Claimant acquisition

Every collective action starts with identifying and reaching the people who are eligible to participate. This is not a passive process. Effective claimant acquisition (sometimes referred to as book-building) requires targeted outreach, compliant digital marketing, and a clear strategy for reaching the right audiences quickly. The size and quality of the claimant group at this stage directly shapes the strength of the case that follows.

Onboarding

Once claimants are identified, they need to be brought into the process efficiently and accurately. Onboarding covers registration, document collection and review, and the initial intake of all relevant claimant information. A smooth onboarding experience reduces drop-off, improves data quality, and sets the right tone for the claimant relationship. Whether claims are institutional, B2B, or consumer-facing, the onboarding process should be adapted to reflect the profile and expectations of each claimant group.

"The Arco case is a good example of what the model looks like under pressure. We were facing a filing deadline that could not be moved less than 3 months after launching our marketing campaign. We were able to simultaneously onboard more than 13,000 claimants and ensure that each claim was ready for submission. That kind of result comes from having a structured acquisition strategy, a well-designed onboarding flow, and an operational team managing every step in between, in real time, with no margin for error."

Vincent Van Cauwenbergh, Claims Management Consultant

 

Communication and engagement

A collective action can run for years. Throughout that time, claimants need to feel informed, supported, and confident that the process is progressing. Clear, timely communication, at each milestone and whenever the situation changes, keeps claimants engaged and reduces the operational burden of managing inbound queries. Disengaged claimants create delays. Well-informed claimants move the case forward.

Data management and validation

Accurate data is the foundation of a defensible claim. Every claimant record needs to be complete, consistent, and validated against the relevant eligibility criteria. Structured data management processes ensure that what has been collected can be relied upon, by legal teams, by funders, and ultimately by the courts or settlement administrators. This is not a back-office concern. It is central to the credibility of the entire claim.

Settlement and payment

The final stages of a collective action are where everything either comes together or falls apart. Settlement processes need to be managed with precision: claimant records reconciled, entitlements calculated, and payments distributed accurately and on time. For claimants who have waited years for a resolution, this stage defines their experience of the entire process. It must be handled with the same rigour applied at every earlier stage.

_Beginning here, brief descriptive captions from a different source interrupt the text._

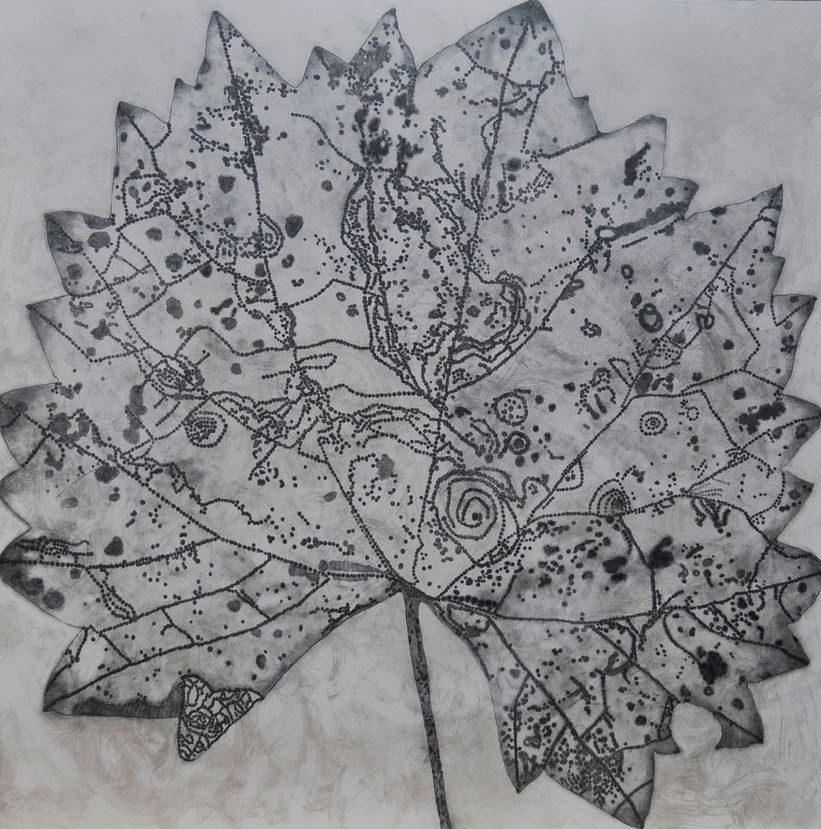 A graphite drawing of a single vitis leaf, detailing insect bites, holes from decay, and veins of the leaf. by Erica Lohan.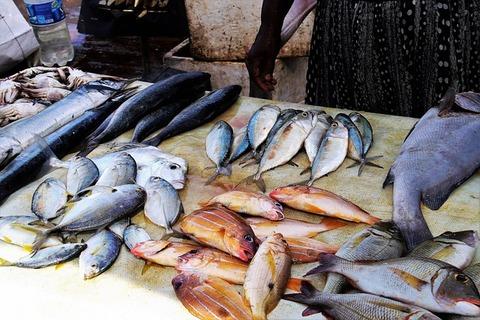 【狂気】韓国の養殖業者、日本産活魚にシェアを奪われ怒りのパフォーマンス!!!(動画あり)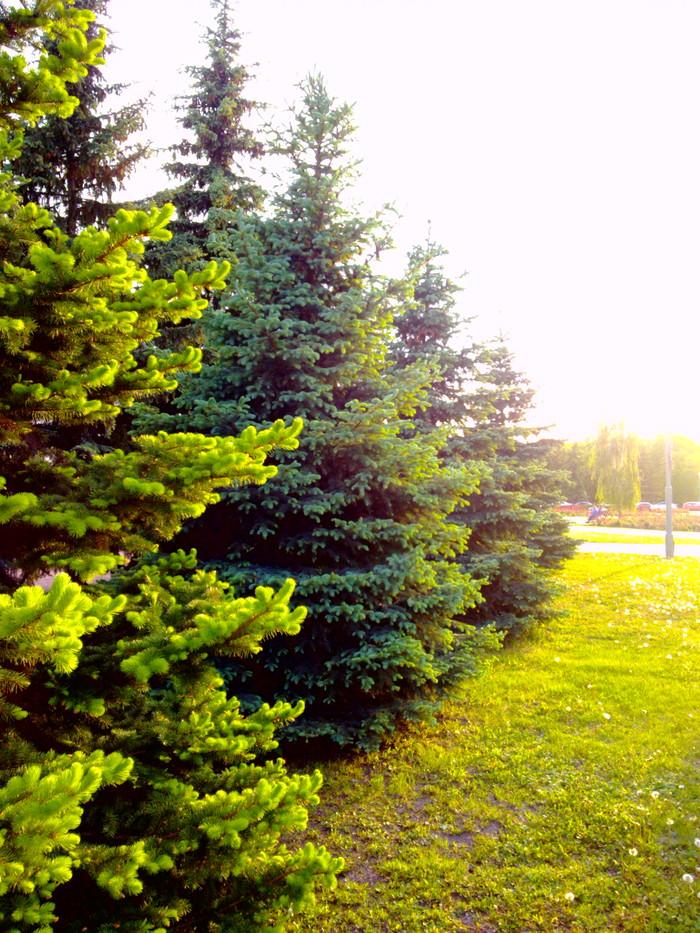 Прогулка по городу. Растительность Фотография, Белгород, Длиннопост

"What stands out to me in collective cases is how much the quality of the early stages affects everything that follows. If onboarding is well structured, communication is clear, and the data is reliable from the start, the process is much easier to manage end to end. When one of those elements is weak, the impact is felt later across the whole lifecycle.”

Liliane Kabera, Claims Management Analyst

 

Conclusion

An end-to-end claims management model works because it treats the claimant lifecycle as a single, connected process rather than a series of separate tasks. Each stage feeds into the next. Weakness at any point creates problems downstream. When claimant acquisition, onboarding, communication, data validation, and settlement are managed as one integrated framework, with the right platform, the right team, and structured processes throughout, collective and mass claims are better positioned to deliver results efficiently, accurately, and at scale. It is an approach we have applied across more than 50 cases and 60k+ claimants managed to date, and one that continues to define how we work.